Lima, 13 jul (EFE).- O governo do Equador impediu a construção de um muro na fronteira com o Peru, o que inclusive provocou a convocação do embaixador peruano no país, Hugo Otero, segundo informou nesta quinta-feira à Agência Efe a chanceler equatoriana, María Fernanda Espinosa.

A ministra, que participou da Reunião do Conselho Andino de Ministros de Relações Exteriores em Lima, afirmou que abordará o tema em um encontro que terá ainda nesta quinta-feira com o colega peruano, Ricardo Luna.

"Nós solicitamos a reunião.
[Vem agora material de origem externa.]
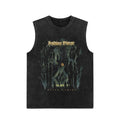 Euro-American Dark Hip Hop Vintage Wash Cotton Sleeveless Loose Sports Vest For Men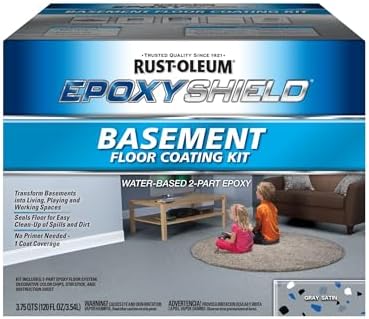 Rust-Oleum 391282 EpoxyShield Basement Floor Coating Kit, Gallon, Gray Satin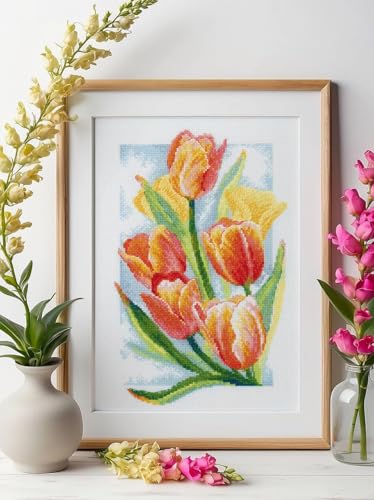 RIOLIS 2191 Spring Glow. Tulips Counted Cross Stitch Kit 8.25 x 11.75 in - style: Spring Glow. Tulips 2191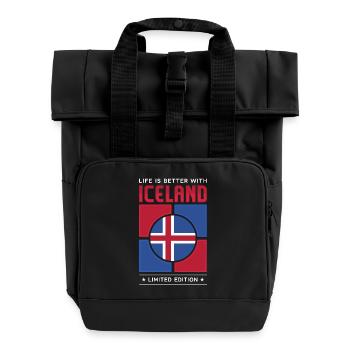 Islande - Sac à dos Roll Top à deux anses - noir - Devant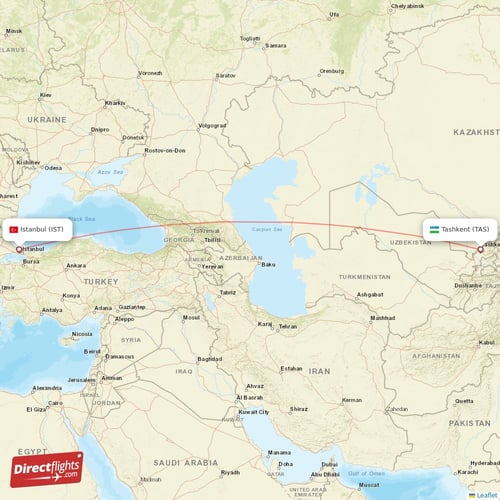Istanbul - Tashkent direct flight map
Acredito que seja necessária, importante, para chegar a um acordo definitivo sobre este assunto e acredito que estamos tendo um diálogo permanente sobre este assunto com o chanceler Luna", comentou Espinosa.

A chanceler equatoriana explicou que parte importante da sua agenda na capital peruana será o encontro com Luna, no qual espera encontrar uma solução definitiva para o assunto.

"Acreditamos que é um assunto técnico que pode ser resolvido da maneira mais adequada para ambos os países. Temos certeza que vamos encontrar uma saída porque um muro não pode ignorar 20 anos de paz permanente e duradoura em benefício da população da fronteira", disse.

Espinosa acrescentou que a extensão do muro é de "apenas 900 metros, frente a uma fronteira que tem 1,5 mil quilômetros", e que veio funcionando como "uma fronteira viva e dinâmica", pela qual seu país deteve "a sua construção a pedido do Peru".

No início de junho, o governo peruano manifestou preocupação e pediu explicações ao Equador pela construção de um muro na zona de fronteira entre a localidade equatoriana de Huaquillas e as peruanas Aguas Verdes.

O Equador afirmou então que a construção do muro correspondia à necessidade de evitar as inundações que todos os anos afetam a população da fronteira, e declarou que cumpria com todos os convênios estabelecidos, sem impedir a passagem das pessoas.

No entanto, o Peru argumentou que a construção descumpria o Acordo de Bases, mediante o qual o Equador se comprometeu a deixar livre uma faixa de dez metros ao lado direito do canal fronteiriço para que ambos os países pudessem realizar sua manutenção e limpeza.

A Chancelaria peruana solicitou em 5 de junho, mediante uma Nota Diplomática, a imediata paralisação dos trabalhos de construção deste projeto e na segunda-feira passada chamou para consultas o embaixador do país no Equador, Hugo Otero.

Após saber desta medida, o Equador lamentou a decisão e reiterou "a sua disposição, expressada anteriormente ao governo peruano, de manter uma reunião ao longo desta semana, a nível de chanceleres, para abordar este e outros temas pendentes a respeito das obrigações de ambos os países no canal de Zarumilla".